■ **What you have to do**: The line containing "body_size: 266" opens the span to copy, and the last line of the records below closes it. Write out that span exactly.

■ **Material shown**:

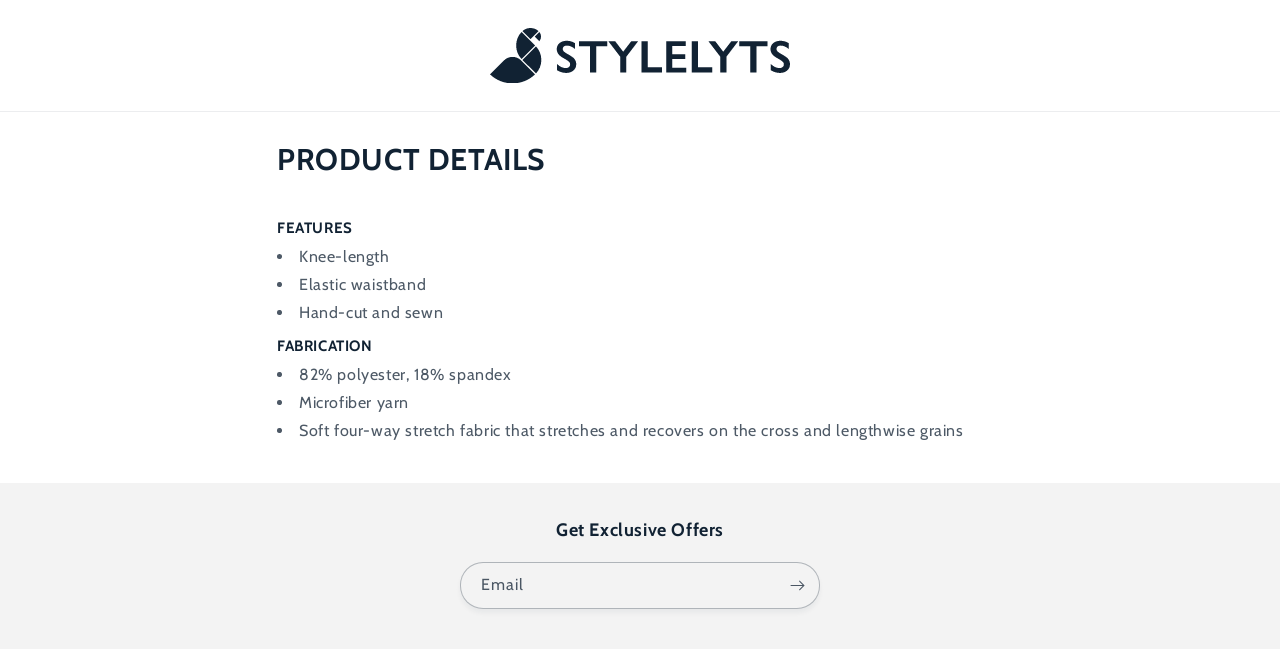

--- FILE ---
content_type: image/svg+xml
request_url: https://www.stylelyts.com/cdn/shop/files/STYLELYTS-brand.svg?v=1683785515&width=300
body_size: 519
content:
<?xml version="1.0" encoding="UTF-8"?>
<svg id="Layer_1" data-name="Layer 1" xmlns="http://www.w3.org/2000/svg" viewBox="0 0 8422.4141 1561">
  <defs>
    <style>
      .cls-1 {
        fill: #123;
      }
    </style>
  </defs>
  <g>
    <path class="cls-1" d="m2384.4346,425.7969v164.5928c-69.9844-60.9131-145.1528-94.6084-224.209-94.6084-76.4644,0-117.9365,37.584-117.9365,90.7197,0,45.3604,16.8481,81.6484,139.9688,149.041,167.1846,92.0166,238.4648,155.5205,238.4648,289.0088,0,141.2646-114.0483,242.3535-279.937,242.3535-92.0166,0-182.7368-28.5127-261.7935-77.7607v-178.8486c77.7607,79.0566,162.001,119.2324,247.5371,119.2324,76.4644,0,123.1206-44.0645,123.1206-99.792,0-53.1367-16.8481-88.1289-177.5527-174.9609-114.0483-64.8008-198.2886-133.4883-198.2886-263.0889,0-130.8965,107.5684-231.9854,278.6406-231.9854,85.5366,0,167.1851,24.624,231.9854,66.0967Z"/>
    <path class="cls-1" d="m3292.9219,371.3643v145.1523h-312.3374v738.7236h-171.0728v-738.7236h-309.7451v-145.1523h793.1553Z"/>
    <path class="cls-1" d="m3513.2207,371.3643l225.5049,296.7852,228.0967-296.7852h193.1055l-331.7773,436.7539v447.1221h-172.3691v-445.8262l-334.3691-438.0498h191.8086Z"/>
    <path class="cls-1" d="m4428.1816,371.3643v737.4268h399.1689v146.4492h-571.5381V371.3643h172.3691Z"/>
    <path class="cls-1" d="m5494.7871,371.3643v133.4883h-378.4326v234.5771h364.1768v133.4883h-364.1768v247.5371h390.0967v134.7852h-561.1699V371.3643h549.5059Z"/>
    <path class="cls-1" d="m5839.5117,371.3643v737.4268h399.1689v146.4492h-571.5381V371.3643h172.3691Z"/>
    <path class="cls-1" d="m6322.9277,371.3643l225.5049,296.7852,228.0967-296.7852h193.1055l-331.7773,436.7539v447.1221h-172.3691v-445.8262l-334.3691-438.0498h191.8086Z"/>
    <path class="cls-1" d="m7791.2686,371.3643v145.1523h-312.3379v738.7236h-171.0723v-738.7236h-309.7451v-145.1523h793.1553Z"/>
    <path class="cls-1" d="m8386.126,425.7969v164.5928c-69.9844-60.9131-145.1523-94.6084-224.209-94.6084-76.4639,0-117.9365,37.584-117.9365,90.7197,0,45.3604,16.8486,81.6484,139.9688,149.041,167.1846,92.0166,238.4648,155.5205,238.4648,289.0088,0,141.2646-114.0479,242.3535-279.9365,242.3535-92.0166,0-182.7373-28.5127-261.793-77.7607v-178.8486c77.7598,79.0566,162,119.2324,247.5371,119.2324,76.4639,0,123.1201-44.0645,123.1201-99.792,0-53.1367-16.8477-88.1289-177.5527-174.9609-114.0488-64.8008-198.2891-133.4883-198.2891-263.0889,0-130.8965,107.5684-231.9854,278.6416-231.9854,85.5361,0,167.1846,24.624,231.9844,66.0967Z"/>
  </g>
  <g id="stylelyts-logo">
    <g>
      <g id="stylelyts-logo-05">
        <path class="cls-1" d="m1256.8198,241.4941l129.3472-129.3477c62.437,74.606,62.437,184.085,0,258.6904l-129.3472-129.3428Z"/>
      </g>
      <g id="stylelyts-logo-04">
        <path class="cls-1" d="m909.7417,86.4595C971.7852,30.5708,1051.2139,0,1135.3423,0s163.5571,30.5708,225.6001,86.459l-225.603,225.5986-225.5977-225.5981Z"/>
      </g>
      <g id="stylelyts-logo-03">
        <path class="cls-1" d="m884.1543,873.9746c-47.1714-50.2314-84.0962-107.8125-109.8818-171.3984-27.0737-66.7627-40.8018-137.3154-40.8018-209.6973s13.728-142.9336,40.8018-209.6968c25.7856-63.5864,62.7104-121.1675,109.8818-171.3989l381.0957,381.0957-381.0957,381.0957Z"/>
      </g>
      <g id="stylelyts-logo-02">
        <path class="cls-1" d="m909.4072,899.6328l381.0986-381.0986c47.1714,50.2324,84.0967,107.8145,109.8823,171.4014,27.0737,66.7637,40.8018,137.3164,40.8018,209.6982s-13.728,142.9336-40.8018,209.6973c-25.7856,63.5869-62.7109,121.1689-109.8823,171.4014l-381.0986-381.0996Z"/>
      </g>
      <g id="stylelyts-logo-01">
        <path class="cls-1" d="m632.5596,1561c-118.5591,0-234.1216-22.4854-343.4766-66.8311-107.687-43.6699-204.8589-106.8428-289.083-187.9033l393.9072-393.9082c63.749-63.748,148.5063-98.8564,238.6592-98.8564,89.3467,0,173.5537,34.5615,237.1094,97.3174l.1045.1025c.1616.1582.3237.3154.4819.4775l394.8594,394.8613c-84.6724,81.4893-182.4165,144.8916-290.7466,188.5742-108.8823,43.9043-223.8857,66.166-341.8154,66.166Z"/>
      </g>
    </g>
  </g>
</svg>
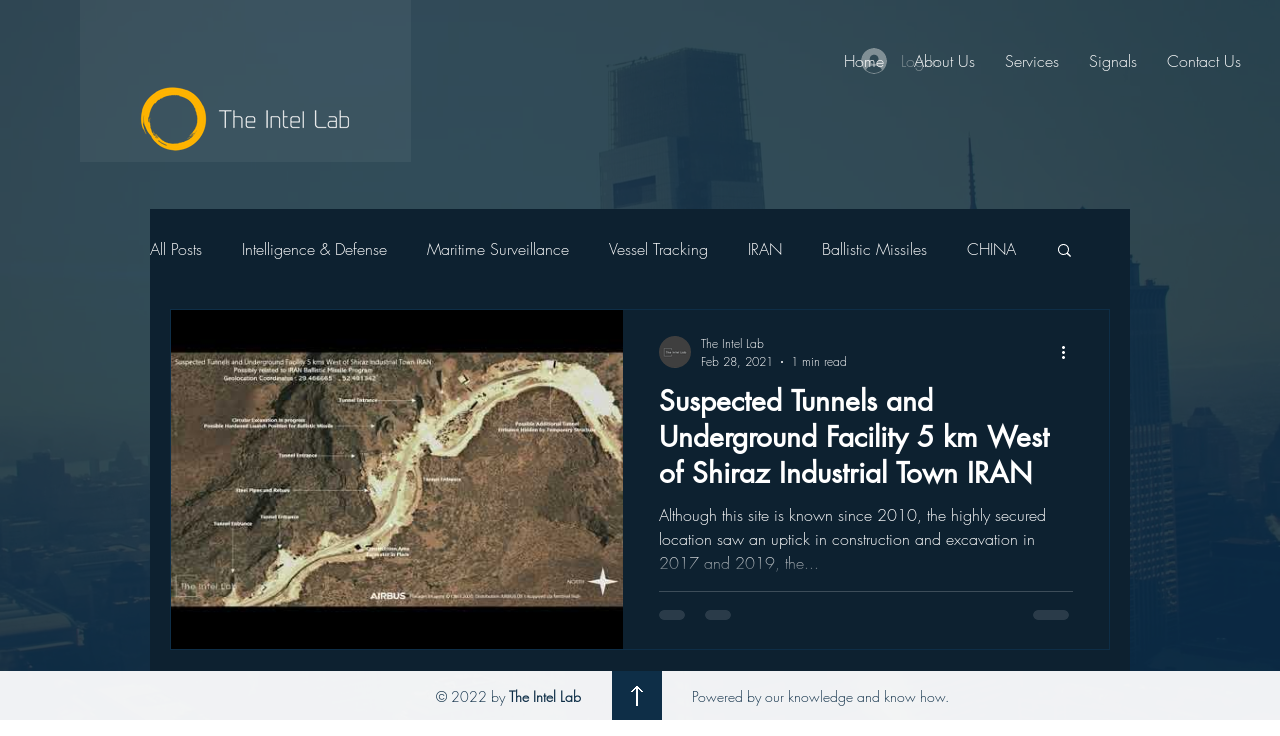

--- FILE ---
content_type: text/html; charset=utf-8
request_url: https://www.google.com/recaptcha/api2/aframe
body_size: 266
content:
<!DOCTYPE HTML><html><head><meta http-equiv="content-type" content="text/html; charset=UTF-8"></head><body><script nonce="OlOmlynsUEQQbbIDd7i_qg">/** Anti-fraud and anti-abuse applications only. See google.com/recaptcha */ try{var clients={'sodar':'https://pagead2.googlesyndication.com/pagead/sodar?'};window.addEventListener("message",function(a){try{if(a.source===window.parent){var b=JSON.parse(a.data);var c=clients[b['id']];if(c){var d=document.createElement('img');d.src=c+b['params']+'&rc='+(localStorage.getItem("rc::a")?sessionStorage.getItem("rc::b"):"");window.document.body.appendChild(d);sessionStorage.setItem("rc::e",parseInt(sessionStorage.getItem("rc::e")||0)+1);localStorage.setItem("rc::h",'1769541582041');}}}catch(b){}});window.parent.postMessage("_grecaptcha_ready", "*");}catch(b){}</script></body></html>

■ **Output of the task**:
body_size: 266
content:
<!DOCTYPE HTML><html><head><meta http-equiv="content-type" content="text/html; charset=UTF-8"></head><body><script nonce="OlOmlynsUEQQbbIDd7i_qg">/** Anti-fraud and anti-abuse applications only. See google.com/recaptcha */ try{var clients={'sodar':'https://pagead2.googlesyndication.com/pagead/sodar?'};window.addEventListener("message",function(a){try{if(a.source===window.parent){var b=JSON.parse(a.data);var c=clients[b['id']];if(c){var d=document.createElement('img');d.src=c+b['params']+'&rc='+(localStorage.getItem("rc::a")?sessionStorage.getItem("rc::b"):"");window.document.body.appendChild(d);sessionStorage.setItem("rc::e",parseInt(sessionStorage.getItem("rc::e")||0)+1);localStorage.setItem("rc::h",'1769541582041');}}}catch(b){}});window.parent.postMessage("_grecaptcha_ready", "*");}catch(b){}</script></body></html>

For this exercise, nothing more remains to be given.